En la boda de Meghan Markle con el Principe Harry, fue la propia Duquesa la que recibió la critica de la prensa por el outfit que eligió. La princesa uso un traje claro, no solo que a la luz del día parecía blanco (aunque era amarillo claro) sino que ya lo había usado en dos ocasiones. Algunos medios lo dijeron que se trato de un desplante para la pareja real. 
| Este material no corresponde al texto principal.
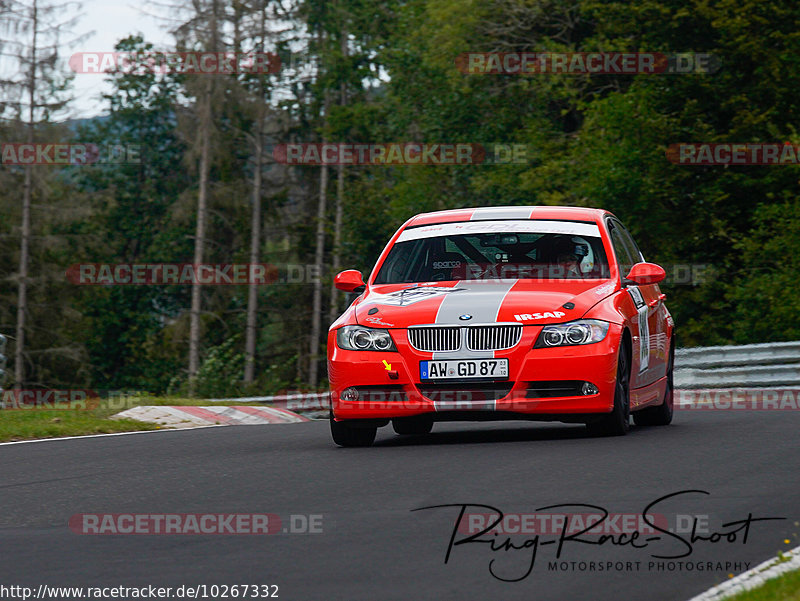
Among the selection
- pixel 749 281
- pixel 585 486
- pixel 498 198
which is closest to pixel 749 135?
pixel 749 281

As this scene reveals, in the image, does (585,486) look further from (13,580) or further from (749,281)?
(749,281)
El vestido en cuestión, diseñado por la casa Alexander McQueen, era corto (otra de las exigencias de protocolo) y era fácil adivinar que no se trataba de la novia, pero hubiera estado mejor con otro color que generase menos dudas. Y, sobre todo, un vestido que no fuese repetido. Kate, ya lo había usado para el bautismo de una de sus hijas, para el cumple de la Reina y para otro evento. El vestido en cuestión es un Alexander McQueen y lo acompaño con un sombrero de Philip Treacy. La descripción oficial del palacio, indicaba que el vestido era «amarillo primaveral», pero eso es un poco exagerado. El amarillo primaveral,  es un tono mucho más profundo, como el de una caléndula. En la televisión y en las fotografías, su vestido se veía más crema o color hueso. Aunque en la iglesia, se veía mucho más amarillo bajo las luces y mucho más blanco en los escalones posteriores. (Sus pendientes eran de cuarzo amarillo limón, como si el vestido tuviera un tono diferente). A pesar de todo, definitivamente no era brillante, como el blanco nupcial.
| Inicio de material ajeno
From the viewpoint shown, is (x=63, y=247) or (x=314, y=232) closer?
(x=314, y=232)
Pero la tendencia de usar vestidos blancos o claros para asistir a una boda se esta incrementando. Kim Kardashian vistió a sus hermanas de blanco para su segunda y tercera boda. Definitivamente, esto se ve cada vez con mas frecuencia en el Reino Unido. El New York Times, publico una entrevista a la experta en protocolo y etiqueta,  Peggy Post, donde ella decía que el blanco y el crema son colores aceptados para los invitados. Claro, siempre y cuando el atuendo no parezca de novia !

También fue altamente criticada por repetir el vestido. Pero convengamos en que Kate es conocida por reciclar su vestuario, es algo que hace que la gente se sienta mas cercana a ella. Según algunos periodistas, fue la forma en que Kate dijo: «¡Nada que ver acá! ¡Enfoquen en la novia! “. Esto se debe a que ella es extremadamente consciente de que su presencia no pasa inadvertida. Si recordamos, en la boda de Pippa, Kate no fue la dama de honor y se rumorea que evita ir a otras bodas para no causar revuelo. Su mirada también estaba atenuada, apareció momentos antes de la ceremonia, como parte de un torbellino de niños, y se precipitó en la iglesia. Ella mantuvo su cabeza baja durante partes de la ceremonia y se paró momentáneamente en los escalones con el resto de la familia. La mayoría de las fotografías de ella son de un lado, mirando hacia Charlotte o hacia William. Su elección de accesorios también fue modesta, seguramente podría haber pedido prestado joyas de la colección de la Reina; pero en su lugar llevaba un anillo que apareció por primera vez en 2008, tres años antes de casarse con William. 

Finalmente, pero no menos importante debemos recordar que la boda estaba minuciosamente planeada y también el vestuario o de cada integrante de la casa real. Por lo tanto, podemos asumir que tanto Meghan como la Reina aprobaron el vestido.